Une réplique du crâne de la femme a été créée grâce à une imprimante 3D. Les couches d’argiles représentent ses muscles faciaux. Les chevilles indiquent la profondeur des tissus et seront recouvertes d’une couche d’argile fine qui fera office d’épiderme.

PHOTOGRAPHIE DE Oscar Nilsson

Il s’agit des plus anciens squelettes jamais découverts dans cette région suédoise où les conditions rudes se prêtent mal au jeu de la préservation. Le musée était alors en train de planifier une exposition revenant sur 9 500 ans d’occupation humaine en Suède et voulait montrer aux visiteurs à quoi ressemblait le plus ancien visage nordique connu : la femme de Lagmansören. De quoi pouvait-elle bien avoir l’air ?

Depuis une vingtaine d’années, Oscar Nilsson est un pionnier de la reconstruction faciale archéologique et a « ramené à la vie » plus d’une centaine de nos ancêtres préhistoriques. Ces visages sont pour lui et les millions de personnes qui ont la chance de les observer autant de fenêtres sur le passé.
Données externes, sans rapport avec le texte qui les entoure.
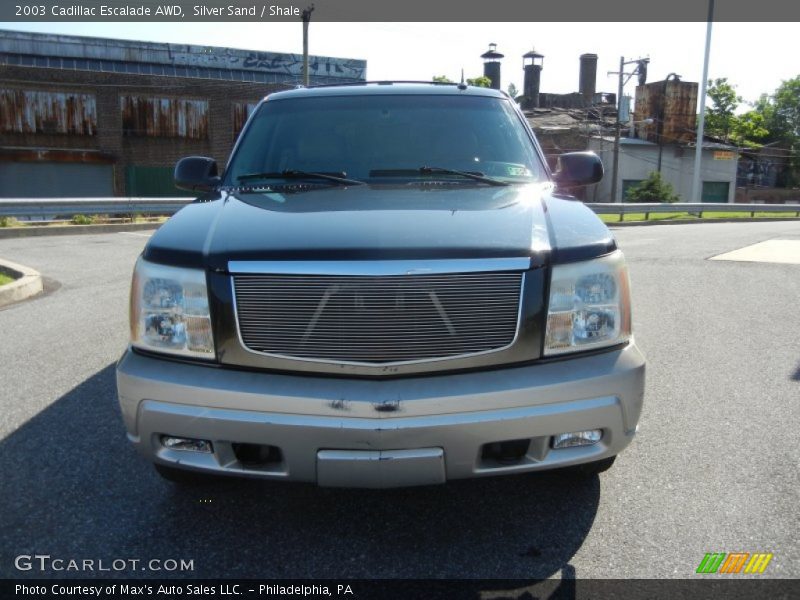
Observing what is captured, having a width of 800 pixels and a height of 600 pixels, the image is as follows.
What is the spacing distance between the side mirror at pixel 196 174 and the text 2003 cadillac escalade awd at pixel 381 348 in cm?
129

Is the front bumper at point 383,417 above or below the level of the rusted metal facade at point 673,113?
below

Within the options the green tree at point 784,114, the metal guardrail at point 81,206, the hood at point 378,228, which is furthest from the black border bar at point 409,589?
the green tree at point 784,114

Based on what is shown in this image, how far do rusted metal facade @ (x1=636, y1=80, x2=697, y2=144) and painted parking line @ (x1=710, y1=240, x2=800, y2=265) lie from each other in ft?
112

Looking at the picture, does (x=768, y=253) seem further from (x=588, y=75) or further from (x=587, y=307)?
(x=588, y=75)

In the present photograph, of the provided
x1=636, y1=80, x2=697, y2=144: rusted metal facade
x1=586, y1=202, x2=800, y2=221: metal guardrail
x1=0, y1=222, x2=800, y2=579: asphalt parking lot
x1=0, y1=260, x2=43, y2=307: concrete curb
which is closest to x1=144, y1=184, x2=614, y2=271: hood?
x1=0, y1=222, x2=800, y2=579: asphalt parking lot

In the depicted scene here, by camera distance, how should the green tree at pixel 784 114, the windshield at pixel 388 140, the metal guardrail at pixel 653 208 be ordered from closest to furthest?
the windshield at pixel 388 140 < the metal guardrail at pixel 653 208 < the green tree at pixel 784 114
Son travail commence toujours par la superposition d’une bonne dizaine de muscles faciaux en argile sur une réplique en 3D du crâne récupéré. Il y insère ensuite de petites chevilles pour indiquer la profondeur du tissu (qui varie selon le sexe, l’âge, le poids et l’ethnicité de l’individu). On dépose ensuite sur ces chevilles une couche épidermique faite d’argile fine.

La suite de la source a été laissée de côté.